▶ _Your objective_
Arrange every line of the data below as a numbered list, skipping blank lines and leaving the pictures out.

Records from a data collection
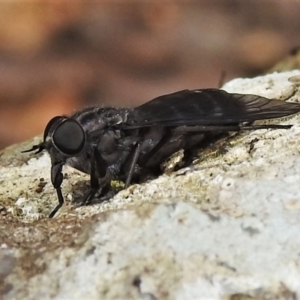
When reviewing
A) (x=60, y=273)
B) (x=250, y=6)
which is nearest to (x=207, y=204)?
(x=60, y=273)

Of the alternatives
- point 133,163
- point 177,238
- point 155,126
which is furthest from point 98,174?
point 177,238

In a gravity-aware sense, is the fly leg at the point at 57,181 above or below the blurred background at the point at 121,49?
below

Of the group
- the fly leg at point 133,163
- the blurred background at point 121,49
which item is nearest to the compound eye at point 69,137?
the fly leg at point 133,163

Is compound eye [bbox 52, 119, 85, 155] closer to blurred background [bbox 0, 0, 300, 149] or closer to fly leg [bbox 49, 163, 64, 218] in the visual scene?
fly leg [bbox 49, 163, 64, 218]

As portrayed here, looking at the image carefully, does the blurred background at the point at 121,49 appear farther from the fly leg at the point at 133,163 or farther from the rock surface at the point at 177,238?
the rock surface at the point at 177,238

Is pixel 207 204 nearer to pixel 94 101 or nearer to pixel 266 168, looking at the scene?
pixel 266 168

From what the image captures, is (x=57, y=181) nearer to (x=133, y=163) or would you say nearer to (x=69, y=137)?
(x=69, y=137)

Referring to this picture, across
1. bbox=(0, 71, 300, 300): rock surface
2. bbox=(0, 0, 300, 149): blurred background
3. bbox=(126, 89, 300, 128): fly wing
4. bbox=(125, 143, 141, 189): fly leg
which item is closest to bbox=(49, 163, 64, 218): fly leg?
bbox=(0, 71, 300, 300): rock surface
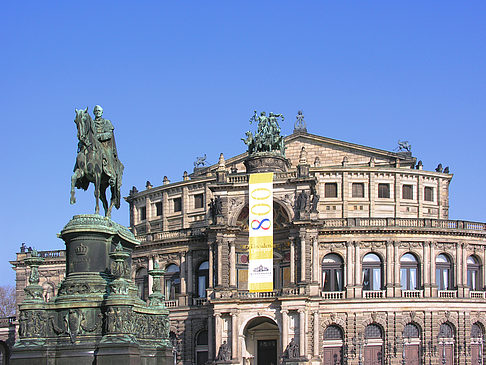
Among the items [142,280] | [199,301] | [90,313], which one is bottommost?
[199,301]

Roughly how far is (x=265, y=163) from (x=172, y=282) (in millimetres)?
16019

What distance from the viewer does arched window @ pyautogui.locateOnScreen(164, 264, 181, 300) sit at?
86000 mm

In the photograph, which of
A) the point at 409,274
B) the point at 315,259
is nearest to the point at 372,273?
the point at 409,274

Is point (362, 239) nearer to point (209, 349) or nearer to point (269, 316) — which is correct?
point (269, 316)

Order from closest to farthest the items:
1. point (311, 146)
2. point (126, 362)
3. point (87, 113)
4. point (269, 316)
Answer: point (126, 362)
point (87, 113)
point (269, 316)
point (311, 146)

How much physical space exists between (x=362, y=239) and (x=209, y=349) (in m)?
17.8

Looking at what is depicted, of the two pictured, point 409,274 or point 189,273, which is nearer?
point 409,274

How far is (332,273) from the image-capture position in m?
80.8

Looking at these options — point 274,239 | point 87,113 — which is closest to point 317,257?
point 274,239

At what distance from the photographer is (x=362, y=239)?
265 feet

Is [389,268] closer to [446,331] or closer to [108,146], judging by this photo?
[446,331]

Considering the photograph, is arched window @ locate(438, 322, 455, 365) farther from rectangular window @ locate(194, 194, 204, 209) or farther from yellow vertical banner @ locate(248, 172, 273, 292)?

▶ _Solution_
1. When reviewing
2. A) (x=60, y=273)
3. B) (x=250, y=6)
4. which is nearest to (x=207, y=204)?
5. (x=60, y=273)
6. Of the alternatives
7. - point 133,163
8. - point 177,238
9. - point 155,126
10. which is furthest from point 98,174?
11. point 177,238
12. In a gravity-aware sense, is the fly leg at the point at 57,181 above or below the blurred background at the point at 121,49?
13. below
14. Of the group
15. - the fly leg at point 133,163
16. - the blurred background at point 121,49
17. which item is nearest to the compound eye at point 69,137?
18. the fly leg at point 133,163
19. Is compound eye [bbox 52, 119, 85, 155] closer to blurred background [bbox 0, 0, 300, 149] or closer to fly leg [bbox 49, 163, 64, 218] in the visual scene?
20. fly leg [bbox 49, 163, 64, 218]
21. As portrayed here, looking at the image carefully, does the blurred background at the point at 121,49 appear farther from the fly leg at the point at 133,163 or farther from the rock surface at the point at 177,238?
22. the rock surface at the point at 177,238
23. Is pixel 207 204 nearer to pixel 94 101 or nearer to pixel 266 168, looking at the scene?
24. pixel 266 168
25. From what the image captures, is (x=57, y=181) nearer to (x=133, y=163) or would you say nearer to (x=69, y=137)?
26. (x=69, y=137)
27. Referring to this picture, across
28. 1. bbox=(0, 71, 300, 300): rock surface
29. 2. bbox=(0, 0, 300, 149): blurred background
30. 3. bbox=(126, 89, 300, 128): fly wing
31. 4. bbox=(125, 143, 141, 189): fly leg
32. which item is closest to bbox=(49, 163, 64, 218): fly leg?
33. bbox=(0, 71, 300, 300): rock surface
34. Among the items [142,280] | [199,301] | [90,313], which one is bottommost?
35. [199,301]
36. Roughly how far is (x=265, y=163) from (x=172, y=282) (in millimetres)?
37. 16019
38. What distance from the viewer does arched window @ pyautogui.locateOnScreen(164, 264, 181, 300) sit at?
39. 86000 mm
40. In the photograph, which of
41. A) the point at 409,274
42. B) the point at 315,259
43. is nearest to the point at 372,273?
44. the point at 409,274
45. Is point (362, 239) nearer to point (209, 349) or nearer to point (269, 316) — which is correct?
46. point (269, 316)
47. Order from closest to farthest the items:
48. 1. point (311, 146)
49. 2. point (126, 362)
50. 3. point (87, 113)
51. 4. point (269, 316)
52. Answer: point (126, 362)
53. point (87, 113)
54. point (269, 316)
55. point (311, 146)
56. How much physical space exists between (x=362, y=239) and (x=209, y=349) (in m)?
57. 17.8
58. Looking at what is depicted, of the two pictured, point 409,274 or point 189,273, which is nearer?
59. point 409,274
60. How far is (332,273) from the image-capture position in m?
61. 80.8
62. Looking at these options — point 274,239 | point 87,113 — which is closest to point 317,257?
63. point 274,239
64. At what distance from the photographer is (x=362, y=239)?
65. 265 feet
66. Is [389,268] closer to [446,331] or closer to [108,146], judging by this photo?
67. [446,331]
68. Considering the photograph, is arched window @ locate(438, 322, 455, 365) farther from rectangular window @ locate(194, 194, 204, 209) or farther from yellow vertical banner @ locate(248, 172, 273, 292)?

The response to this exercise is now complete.